[Opening RECORDED INFORMATION section]

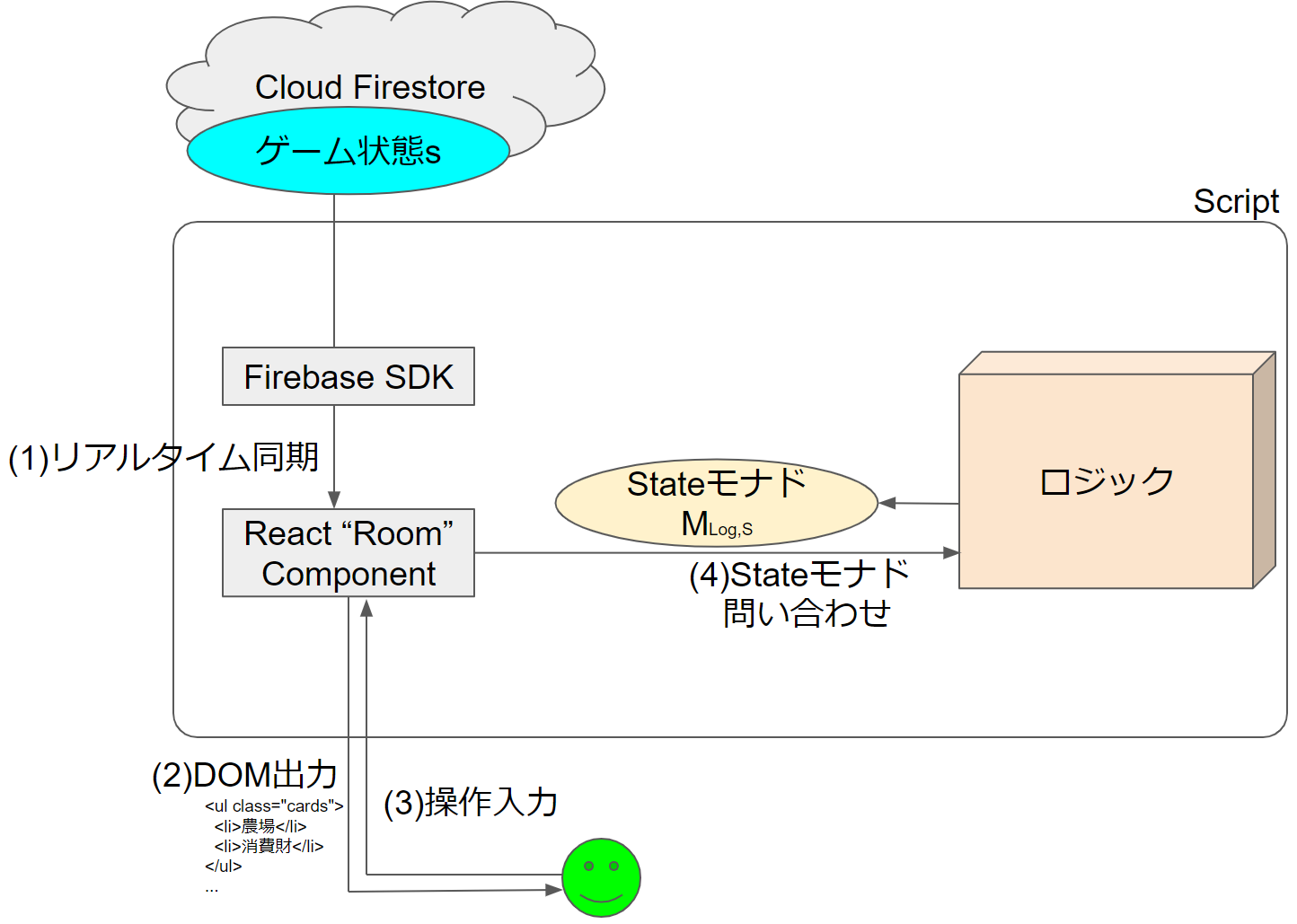 Cloud Firestore
ゲーム状態s

Script

Firebase SDK

(1)リアルタイム同期

React “Room” Component

Stateモナド
$M_{Log,S}$

ロジック

(4)Stateモナド
問い合わせ

(2)DOM出力
<ul class="cards">
<li>農場</li>
<li>消費財</li>
</ul>
...

(3)操作入力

[Closing RECORDED INFORMATION section]

• **WHAT YOU HAVE TO DO**:
Return, unchanged, each line from the line containing "(4)Stateモナド" through the last line of the material.

• **TASK ANSWER**:
(4)Stateモナド
問い合わせ

(2)DOM出力
<ul class="cards">
<li>農場</li>
<li>消費財</li>
</ul>
...

(3)操作入力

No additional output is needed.